What lines of the data below include the word "shop"? Report them by copying each.

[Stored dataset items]
▬▬▬▬▬▬▬▬▬▬
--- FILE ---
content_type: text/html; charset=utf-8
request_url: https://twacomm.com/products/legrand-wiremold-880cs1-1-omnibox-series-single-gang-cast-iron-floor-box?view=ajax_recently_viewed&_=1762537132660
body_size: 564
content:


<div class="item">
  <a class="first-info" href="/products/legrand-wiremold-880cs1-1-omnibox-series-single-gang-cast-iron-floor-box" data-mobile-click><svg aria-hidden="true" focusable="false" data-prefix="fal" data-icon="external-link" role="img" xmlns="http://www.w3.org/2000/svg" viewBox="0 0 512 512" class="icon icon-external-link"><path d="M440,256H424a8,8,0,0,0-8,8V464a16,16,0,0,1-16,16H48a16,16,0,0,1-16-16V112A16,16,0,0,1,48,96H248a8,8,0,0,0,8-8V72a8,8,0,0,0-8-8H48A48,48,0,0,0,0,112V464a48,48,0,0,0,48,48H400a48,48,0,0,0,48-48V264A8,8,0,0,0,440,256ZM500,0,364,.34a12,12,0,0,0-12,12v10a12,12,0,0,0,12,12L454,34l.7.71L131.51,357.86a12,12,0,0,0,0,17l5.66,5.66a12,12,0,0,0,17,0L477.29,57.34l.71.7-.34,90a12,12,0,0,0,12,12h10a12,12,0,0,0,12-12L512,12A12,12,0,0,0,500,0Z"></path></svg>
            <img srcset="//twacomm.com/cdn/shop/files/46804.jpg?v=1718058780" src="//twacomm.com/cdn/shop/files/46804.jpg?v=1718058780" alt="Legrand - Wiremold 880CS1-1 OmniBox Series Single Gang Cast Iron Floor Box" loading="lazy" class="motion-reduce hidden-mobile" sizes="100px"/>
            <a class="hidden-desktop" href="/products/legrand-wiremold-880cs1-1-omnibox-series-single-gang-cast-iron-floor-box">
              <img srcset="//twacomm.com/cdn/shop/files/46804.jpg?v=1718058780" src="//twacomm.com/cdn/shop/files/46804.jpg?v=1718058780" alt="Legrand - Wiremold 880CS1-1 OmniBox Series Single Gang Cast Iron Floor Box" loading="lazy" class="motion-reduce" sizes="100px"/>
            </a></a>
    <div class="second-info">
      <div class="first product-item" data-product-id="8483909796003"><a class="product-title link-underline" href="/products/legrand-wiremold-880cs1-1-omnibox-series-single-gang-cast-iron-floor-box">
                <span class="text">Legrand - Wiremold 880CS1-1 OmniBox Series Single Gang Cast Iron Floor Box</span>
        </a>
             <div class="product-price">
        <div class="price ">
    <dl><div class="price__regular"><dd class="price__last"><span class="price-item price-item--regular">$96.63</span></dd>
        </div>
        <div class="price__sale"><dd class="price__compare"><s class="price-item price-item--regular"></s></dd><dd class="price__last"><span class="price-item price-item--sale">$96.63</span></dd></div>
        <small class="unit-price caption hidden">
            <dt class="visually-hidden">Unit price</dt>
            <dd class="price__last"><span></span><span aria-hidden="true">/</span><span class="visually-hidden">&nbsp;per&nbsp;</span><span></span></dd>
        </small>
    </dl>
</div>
▬▬▬▬▬▬▬▬▬▬
• Response:
            <img srcset="//twacomm.com/cdn/shop/files/46804.jpg?v=1718058780" src="//twacomm.com/cdn/shop/files/46804.jpg?v=1718058780" alt="Legrand - Wiremold 880CS1-1 OmniBox Series Single Gang Cast Iron Floor Box" loading="lazy" class="motion-reduce hidden-mobile" sizes="100px"/>
              <img srcset="//twacomm.com/cdn/shop/files/46804.jpg?v=1718058780" src="//twacomm.com/cdn/shop/files/46804.jpg?v=1718058780" alt="Legrand - Wiremold 880CS1-1 OmniBox Series Single Gang Cast Iron Floor Box" loading="lazy" class="motion-reduce" sizes="100px"/>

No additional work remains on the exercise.